The people placed into these corporations' facilities find themselves in a perfect storm. Even if they are citizens they cannot vote and have no representation in Congress, often are in poverty and cannot afford an attorney, do not know what their rights are and quickly find themselves in a situation where they can be thrown into solitary confinement completely at the discretion of those running the center; it is about as vulnerable and powerless a position as the entirety of the unrestricted power of the state can possibly put a human being into. For the terrible treatment they endure, the price to the taxpayer is between $45,000 to $60,000 per year per detainee.
Focusing in on the CCA, a government investigation into the Eloy Detention Center showed that medical care was so poor "detainee welfare is in jeopardy" following the death of an inmate in 2006. Shortly after, another death in that same facility that pointed toward overwhelming incompetence on behalf of the CCA brought another investigation. The death was initially covered up by the prison, and only released due to a Freedom of Information Act request by the ACLU.
The ACLU is currently suing the Corrections Corporation of America, contending the prison denies injured inmates medical care to save money and hide the extent of injuries.
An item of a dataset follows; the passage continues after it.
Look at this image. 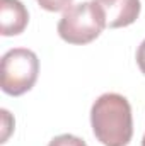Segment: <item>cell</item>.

This is the same corporation that was recently dumped by four states after its prison in Idaho became so violent the inmates began referring to it as "gladiator school."
The CCA has also been caught using prison gangs to discipline inmates, understaffing their facilities, falsifying nearly 4,800 hours of staffing records to drain more money out of the state for work they did not do, working guards for days on end without breaks, ignoring the cries of a woman in labor who gave birth to a child in her cell that died within a week... the list truly does go on.
Even if the Obama administration has had this hand forced, the hand they are holding is a violation of the human rights of two young people demonstrating against a system the country overwhelmingly wants to see changed. These young people are symbolic of larger, even more egregious human rights abuse which goes on in the shadows of for-profit immigration detention facilities, and will continue until we see real government action.